# 2012 CAAD 10 or Supersix for the long term?



## cosgti (Jan 20, 2007)

I'm looking at getting either a CAAD10 or Supersix with the Ultegra build. 
Whichever I get, I plan to use for years to come doing a lot centuries and that kind of thing. Maybe a little racing but not much. 
So if you were planning to buy one bike with the intent of it being your primary ride which would would it be?
I like the idea of a carbon frame but not sure it's worth the extra $800-$1k over the caad10.


----------



## Ajost (May 27, 2012)

It's not $800-1K over. 2012 Supersix 105 is $1799. CAAD 10 prolly around $1400-$1600. 

In my opinion, it's the frame set as primary. You can always replace parts, but you seldom replace the frame. (unless it breaks)

Hope that helps

v/r

Ajost

2012 Cannondale Supersix 105


----------



## cobra5514 (Aug 10, 2012)

While I would agree that the frame is primary, the price differential between the Super Six 3 (With Ultegra) versus the CAAD 10 3 (also with Ultegra) was certainly more than just about $400. For the 2013 model year the CAAD 10 3 is listed at $2450 and the Super Six 3 is listed at $3350. I assume the OP is trying to compare the Super Six 3 and the CAAD 10 3. That said the Super Six 5 is only $2330. 

My opinion is that you just need to ride both and decide if the price differential is worth buying the Super Six. .


----------



## rollinrob (Dec 8, 2002)

I have both a 2011 CAAD 10 and 2010 Supersix HM. The Supersix is lighter, stiffer and smoother, its the bike I would keep if I had to choose one.


----------



## LeDomestique (Jan 17, 2007)

I've had a CAAD9 and a SuperSix and honestly if I could ride them blindfolded I would probably not be able to tell the difference in ride quality. If any, 5 PSI less on the CAADx will give you added comfort

Having said that, if you really plan to ride that bike for many years, price shouldnt make any difference whatsoever. Just go for whatever you like best, regardless of the price. Think of the price different across the years and it does not make sense whatever to scrounge on a frame. 

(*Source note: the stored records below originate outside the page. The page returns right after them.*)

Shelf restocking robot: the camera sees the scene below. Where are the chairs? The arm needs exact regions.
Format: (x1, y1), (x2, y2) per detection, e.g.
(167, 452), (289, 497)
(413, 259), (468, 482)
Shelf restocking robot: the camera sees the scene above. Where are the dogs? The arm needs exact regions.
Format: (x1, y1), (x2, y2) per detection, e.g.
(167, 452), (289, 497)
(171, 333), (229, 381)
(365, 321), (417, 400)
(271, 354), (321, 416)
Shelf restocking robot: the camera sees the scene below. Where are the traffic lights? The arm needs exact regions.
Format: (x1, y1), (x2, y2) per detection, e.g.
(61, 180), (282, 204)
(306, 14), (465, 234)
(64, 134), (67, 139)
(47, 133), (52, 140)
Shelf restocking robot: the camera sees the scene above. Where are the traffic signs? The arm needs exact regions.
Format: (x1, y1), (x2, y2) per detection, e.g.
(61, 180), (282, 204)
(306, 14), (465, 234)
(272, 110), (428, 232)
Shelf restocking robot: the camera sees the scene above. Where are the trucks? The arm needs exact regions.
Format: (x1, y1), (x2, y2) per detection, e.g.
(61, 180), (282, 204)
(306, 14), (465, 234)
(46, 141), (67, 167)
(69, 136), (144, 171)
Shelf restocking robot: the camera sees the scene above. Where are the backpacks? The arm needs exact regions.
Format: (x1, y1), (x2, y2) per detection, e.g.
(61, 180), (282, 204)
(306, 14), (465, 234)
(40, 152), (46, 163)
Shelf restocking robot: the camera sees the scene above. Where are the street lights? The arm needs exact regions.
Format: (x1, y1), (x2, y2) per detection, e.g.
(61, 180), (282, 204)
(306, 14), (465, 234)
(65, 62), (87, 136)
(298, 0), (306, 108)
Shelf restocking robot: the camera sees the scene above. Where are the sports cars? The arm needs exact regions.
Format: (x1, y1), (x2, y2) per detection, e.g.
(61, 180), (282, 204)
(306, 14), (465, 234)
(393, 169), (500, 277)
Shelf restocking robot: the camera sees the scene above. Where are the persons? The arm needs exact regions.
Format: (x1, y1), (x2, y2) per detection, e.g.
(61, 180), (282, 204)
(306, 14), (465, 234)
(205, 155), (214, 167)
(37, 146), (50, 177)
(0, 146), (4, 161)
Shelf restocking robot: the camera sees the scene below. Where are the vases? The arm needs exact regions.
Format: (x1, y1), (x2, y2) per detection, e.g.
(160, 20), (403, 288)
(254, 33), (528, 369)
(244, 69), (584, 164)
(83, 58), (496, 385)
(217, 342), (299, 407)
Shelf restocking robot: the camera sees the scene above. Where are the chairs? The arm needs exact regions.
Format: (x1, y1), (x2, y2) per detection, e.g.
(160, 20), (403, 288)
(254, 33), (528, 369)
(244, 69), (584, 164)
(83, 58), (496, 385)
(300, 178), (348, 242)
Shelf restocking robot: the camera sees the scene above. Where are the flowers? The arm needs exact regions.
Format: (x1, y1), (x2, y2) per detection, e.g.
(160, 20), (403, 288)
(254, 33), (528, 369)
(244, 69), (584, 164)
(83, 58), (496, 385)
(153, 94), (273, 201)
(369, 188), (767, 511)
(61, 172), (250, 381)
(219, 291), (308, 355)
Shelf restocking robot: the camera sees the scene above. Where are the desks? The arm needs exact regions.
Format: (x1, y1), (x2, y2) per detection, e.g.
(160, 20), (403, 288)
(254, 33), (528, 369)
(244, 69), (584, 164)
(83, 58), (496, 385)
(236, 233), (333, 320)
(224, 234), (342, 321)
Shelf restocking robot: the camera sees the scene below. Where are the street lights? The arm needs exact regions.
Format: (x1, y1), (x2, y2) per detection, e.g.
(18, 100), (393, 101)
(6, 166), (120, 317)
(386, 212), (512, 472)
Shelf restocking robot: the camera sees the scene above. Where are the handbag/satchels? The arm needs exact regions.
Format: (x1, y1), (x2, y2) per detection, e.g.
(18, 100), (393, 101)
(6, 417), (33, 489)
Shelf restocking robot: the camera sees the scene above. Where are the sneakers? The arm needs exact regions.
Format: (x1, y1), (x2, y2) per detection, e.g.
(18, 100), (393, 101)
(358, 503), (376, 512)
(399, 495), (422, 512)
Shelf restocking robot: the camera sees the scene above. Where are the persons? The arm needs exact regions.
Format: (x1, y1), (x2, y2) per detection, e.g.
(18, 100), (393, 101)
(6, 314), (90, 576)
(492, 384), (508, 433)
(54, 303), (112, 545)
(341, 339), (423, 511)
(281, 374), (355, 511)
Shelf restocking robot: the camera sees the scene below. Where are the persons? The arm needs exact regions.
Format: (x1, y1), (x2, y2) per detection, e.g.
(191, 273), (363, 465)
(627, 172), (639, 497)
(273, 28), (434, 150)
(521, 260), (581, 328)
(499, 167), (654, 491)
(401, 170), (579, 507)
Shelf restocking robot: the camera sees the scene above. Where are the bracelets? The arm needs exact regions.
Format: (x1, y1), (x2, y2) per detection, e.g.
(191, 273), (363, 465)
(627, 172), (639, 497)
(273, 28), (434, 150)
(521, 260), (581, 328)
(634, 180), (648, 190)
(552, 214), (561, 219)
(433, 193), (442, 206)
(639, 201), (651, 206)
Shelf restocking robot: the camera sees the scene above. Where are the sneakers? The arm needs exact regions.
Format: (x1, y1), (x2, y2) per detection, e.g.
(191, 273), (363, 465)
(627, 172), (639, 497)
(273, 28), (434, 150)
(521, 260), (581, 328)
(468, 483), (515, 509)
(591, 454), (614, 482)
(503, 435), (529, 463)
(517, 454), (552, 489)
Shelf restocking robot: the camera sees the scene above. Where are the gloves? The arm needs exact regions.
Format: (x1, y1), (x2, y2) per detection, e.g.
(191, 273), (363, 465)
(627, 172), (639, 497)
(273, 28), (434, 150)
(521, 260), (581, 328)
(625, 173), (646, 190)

Then again....IMHO, wheels make much more difference to ride quality than choosing between CAADx vs SuperSix. 

cheers


----------



## FPSDavid (Apr 14, 2012)

Looks-wise, I kind of wish I had saved up the extra money for a SuperSix over my CAAD10. I really like the smooth curves/lines of the SuperSix's (especially the downtube to toptube curve) over the welds of the CAAD10's. Not that the CAAD10 isn't a great bike!


----------